Senators rejected DOH Secretary Francisco Duque’s proposal to make COVID-19 vaccination mandatory since it is unreasonable to require the public to get vaccinated just because there are 27 million vaccine doses expiring in July 2022. Senate President Vicente Sotto III pointed out that by making vaccination mandatory, the DOH is only passing on to lawmakers the problem of continued reluctance on the part of people to get their COVID-19 vaccines or booster shots.

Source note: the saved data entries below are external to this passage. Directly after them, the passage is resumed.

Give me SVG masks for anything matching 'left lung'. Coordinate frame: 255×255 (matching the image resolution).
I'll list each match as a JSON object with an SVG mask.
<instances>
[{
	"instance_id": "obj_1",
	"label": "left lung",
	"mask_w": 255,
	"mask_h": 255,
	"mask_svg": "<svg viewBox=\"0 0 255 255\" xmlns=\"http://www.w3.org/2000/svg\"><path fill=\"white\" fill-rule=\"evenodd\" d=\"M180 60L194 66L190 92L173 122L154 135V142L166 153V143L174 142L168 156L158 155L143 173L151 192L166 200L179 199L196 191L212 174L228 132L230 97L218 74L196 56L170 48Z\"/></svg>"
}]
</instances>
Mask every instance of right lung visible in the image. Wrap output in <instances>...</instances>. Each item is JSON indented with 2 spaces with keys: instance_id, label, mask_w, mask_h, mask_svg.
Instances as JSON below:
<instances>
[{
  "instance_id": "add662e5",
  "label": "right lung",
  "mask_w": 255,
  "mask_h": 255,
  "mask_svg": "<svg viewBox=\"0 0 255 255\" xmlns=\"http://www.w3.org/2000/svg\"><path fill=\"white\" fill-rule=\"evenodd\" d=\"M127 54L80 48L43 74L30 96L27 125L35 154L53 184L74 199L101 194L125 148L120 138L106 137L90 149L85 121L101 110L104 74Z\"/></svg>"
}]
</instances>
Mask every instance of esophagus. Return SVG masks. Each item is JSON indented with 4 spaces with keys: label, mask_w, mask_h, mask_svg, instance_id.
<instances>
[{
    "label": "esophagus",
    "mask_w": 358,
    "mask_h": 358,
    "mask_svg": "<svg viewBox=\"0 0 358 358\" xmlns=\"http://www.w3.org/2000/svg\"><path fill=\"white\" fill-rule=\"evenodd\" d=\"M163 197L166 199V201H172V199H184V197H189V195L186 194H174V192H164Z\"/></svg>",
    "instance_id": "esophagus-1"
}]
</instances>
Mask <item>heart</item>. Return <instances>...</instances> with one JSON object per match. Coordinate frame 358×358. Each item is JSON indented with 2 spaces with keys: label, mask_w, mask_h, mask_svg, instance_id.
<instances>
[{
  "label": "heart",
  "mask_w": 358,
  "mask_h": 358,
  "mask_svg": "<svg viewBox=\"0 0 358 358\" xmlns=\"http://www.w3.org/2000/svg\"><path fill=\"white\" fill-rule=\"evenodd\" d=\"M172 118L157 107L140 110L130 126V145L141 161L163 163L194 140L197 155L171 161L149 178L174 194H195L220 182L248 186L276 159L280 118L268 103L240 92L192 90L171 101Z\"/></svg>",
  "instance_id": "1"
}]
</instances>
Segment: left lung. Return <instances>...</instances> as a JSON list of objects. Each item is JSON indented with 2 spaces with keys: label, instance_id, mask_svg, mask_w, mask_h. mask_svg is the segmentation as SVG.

The Food and Drug Administration (FDA) in the country approved the administration of second booster shots against COVID-19 to senior citizens, immunocompromised individuals, and frontline healthcare workers. Second booster shorts may be given at least four (4) months after the first booster. However, the giving of second booster shots is on hold until the Health Technology Assessment Council (HTAC) has given its final recommendation.

2. 0n 20 April 2022, the First Division of the Commission on Elections (COMELEC) dismissed the last petition seeking to disqualify former Senator Ferdinand Marcos, Jr. from the May 2022 presidential election. The petition argued that the former lawmaker is disqualified from running for president due to his conviction for violating the National Internal Revenue Code (NIRC) by the Quezon City Regional Trial Court (QCRTC) in 1995. The COMELEC First Division explained that the case against former Senator Marcos does not fall under tax evasion and although he failed to pay his tax liability, he did not do so willfully.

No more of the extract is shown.